Wilder juga memaparkan soal latar belakang terkait alasan Priyanto membuang kedua korban ke sungai. Dalam repliknya, Oditur Militer Tinggi II Jakarta meyakini kalau Priyanto tidak panik lantaran dapat menentukan lokasi pembuangan kedua korban.
Baca Juga: Penuh Ironi, Ini Perjalanan Lengkap Kasus Pembunuhan yang Menyeret Kolonel Priyanto
Tidak hanya itu, Priyanto juga berusaha untuk menenangkan dua anak buahnya, yakni Koptu Ahmad Sholeh dan Kopda Andreas Dwi Atmoko usai kecelakaan berlangsung. Dia juga sempat membuka aplikasi Google Maps, menentukan lokasi pembuangan korban hingga meminta kedua anak buahnya merahasiakan kejadian tersebut.
Selanjutnya, Priyanto memerintahkan anak buahnya untuk mengubah warna kendaraan yang mereka pakai ketika kejadian berlangsung. Bahkan, dia juga tidak pernah melaporkan insiden tersebut hingga akhirnya ditangkap.
"Kondisi ini bertolak belakang dengan kondisi kejiwaan terdakwa pada saat kejadian perkara sampai pada ditangkapnya terdakwa," jelas Wilder Boy.
Pledoi Keliru
Wilder Boy menyampaikan, kesimpulan tim kuasa hukum Priyanto dalam pledoinya pekan lalu keliru. Sebab, Oditur Militer dalam menyusun dakwaan dan tuntutan tetap merujuk pada fakta persidangan yang ada.
Baca Juga: Profil Kolonel Priyanto, Minta Bebas Usai Tewaskan Sejoli di Nagreg
"Kami pastikan bahwa kesimpulan tim penasihat hukum tersebut adalah keliru," kata Wilder Boy.
Wilder Boy juga menilai, pledoi yang disusun penasihat hukum Priyanto disusun secara kurang hati-hati. Sebab, terdapat pernyataan dan kesimpulan yang tidak konsisten.
"Maka Oditur Militer Tinggi dapat menarik kesimpulan bahwa pleidoi ini disusun secara kurang hati-hati karena terdapat pernyataan dan kesimpulam yang tidak konsisten," beber Wilder Boy.
Wilder Boy juga merinci ketidak konsistenan pledoi yang disusun penasihat hukum Kolonel Priyanto tersebut.

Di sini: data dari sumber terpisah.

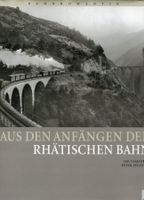 RhB, Rhätischen Bahn, historische Aufnahmen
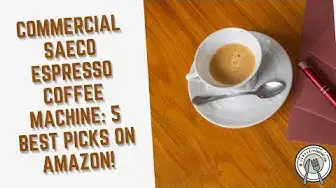 Video thumbnail for Commercial Saeco Espresso Coffee Machine: 5 Best Picks on Amazon!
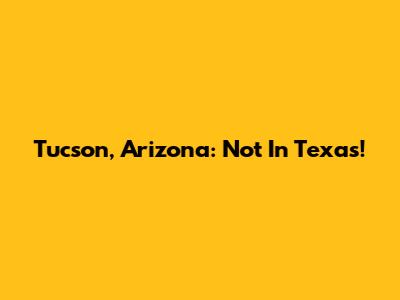 Tucson, Arizona: Not In Texas!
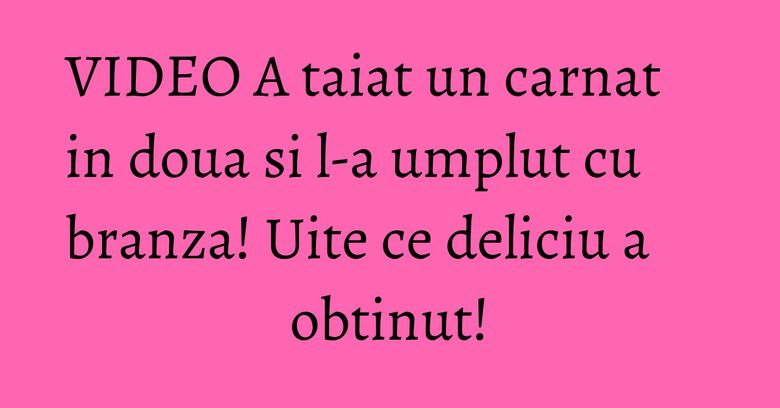 VIDEO A taiat un carnat in doua si l-a umplut cu branza! Uite ce deliciu a obtinut! VIDEO A taiat un carnat in doua si l-a umplut cu branza! Uite ce deliciu a obtinut!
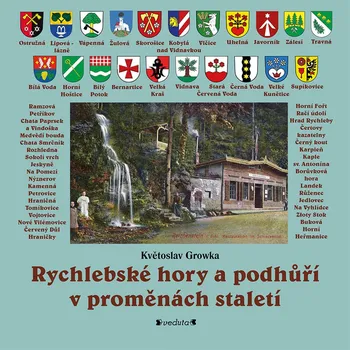 Cestování Rychlebské hory a podhůří v proměnách staletí - Květoslav Growka (2020, pevná)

Pertama, penasihat hukum menyatakan jika Priyanto menyangkal keterangan saksi empat sampai 12 yang menerangkan bahwa korban Handi Saputra masih hidup di tempat kejadian perkara (TKP).
Namun, fakta yurudis menyatakan hanya saksi empat sampai tujuh saja yang menyatakan Handi masih hidup di tempat kejadian kecelakaan.

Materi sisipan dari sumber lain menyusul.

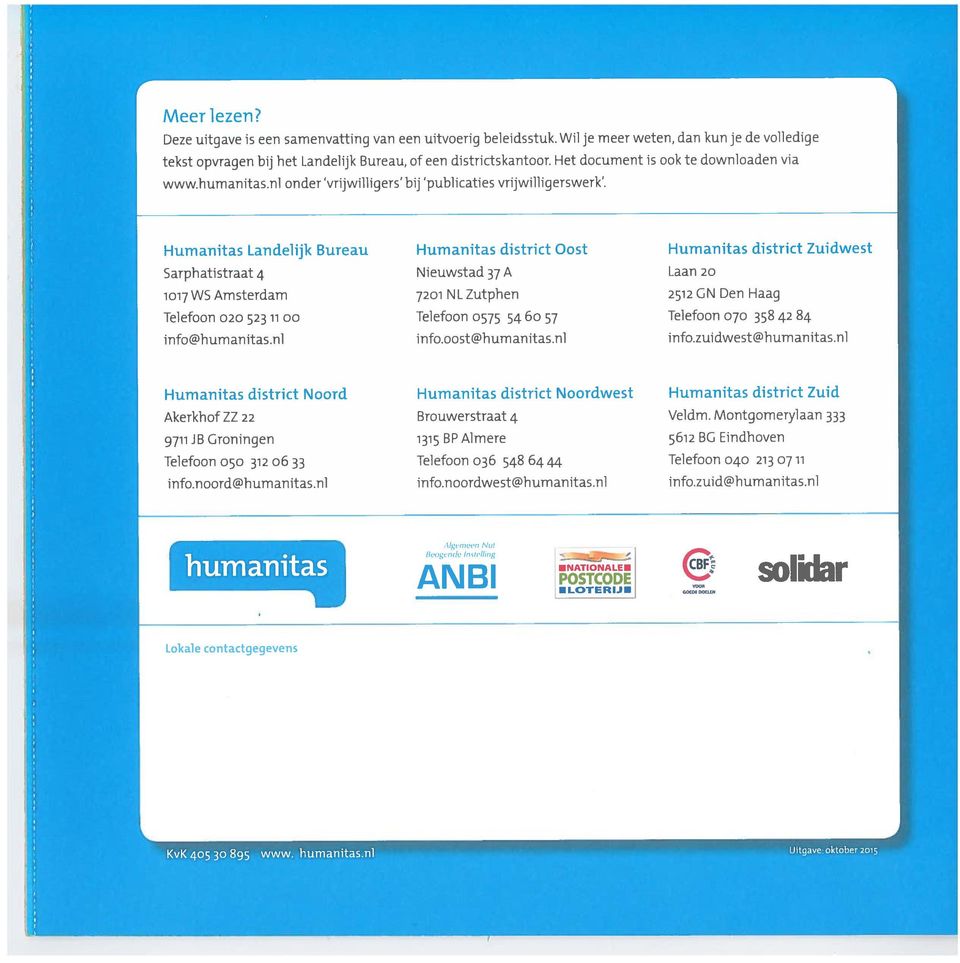 Humanitas Landelijk Bureau Sarphatistraat 4 1017 WS Amsterdam Telefoon 020 523 11 00 info@humanitas.nl Humanitas district Oost Nieuwstad 37 A 7201 NLZutphen Telefoon 0575 54 6o 57 info.oost@humanitas.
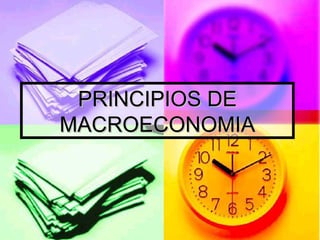PRINCIPIOS DE MACROECONOMIA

Dalam pledoinya di halaman 33, lanjut Wilder Boy, juga memohon pada majelis hakim untuk menyatakan Priyanto tidak bersalah sebagaimana Pasal 340 KUHP dan Pasal 328 KUHP. Hanya saja, penasihat hukum tidak menyebutkan soal Pasal 181 KUHP.
"Sehingga dengan uraian teesebut di atas, Oditur Militer Tinggi berpendapat tidak ada kekeliruan dalam pembuktian unsur dan penerapan hukum dalam tuntutan kami, sehingga Oditur Militer Tinggi tetap pada tuntutan yang dibacakan pada hari kamis tanggal 21 april 2022."
Tabrak Sejoli
Kasus bermula saat Kolonel Priyanto dan dua anak buahnya, yaitu Kopda Andreas dan Koptu Ahmad Sholeh menabrak Handi Saputra (17) dan Salsabila (14) di Nagreg.

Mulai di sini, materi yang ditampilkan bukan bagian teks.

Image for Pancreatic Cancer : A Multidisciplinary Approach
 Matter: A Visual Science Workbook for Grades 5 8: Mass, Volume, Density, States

Mereka tidak membawa korban tersebut ke rumah sakit, namun justru membuang tubuh Handi dan Salsa di Sungai Serayu, Jawa Tengah. Salsa dibuang ke sungai dalam kondisi meninggal dunia, sedangkan Handi masih hidup.
Pada sidang dengan agenda pemeriksaan saksi ini, selain Kopda Andreas dan Koptu Ahmad Sholeh, Pengadilan Militer II Tinggi Jakarta juga menghadirkan tujuh saksi lainnya.
Mereka adalah Letnan Dua (Letda) Cpm Syahril dari Pomdam III/Siliwangi dan enam warga sipil, yakni Sohibul Iman, Saipudin Juhri alias Osen, Teten Subhan, Taufik Hidayat alias Opik, Etes Hidayatullah yang merupakan ayah korban Handi Saputra, dan Jajang bin Ojo.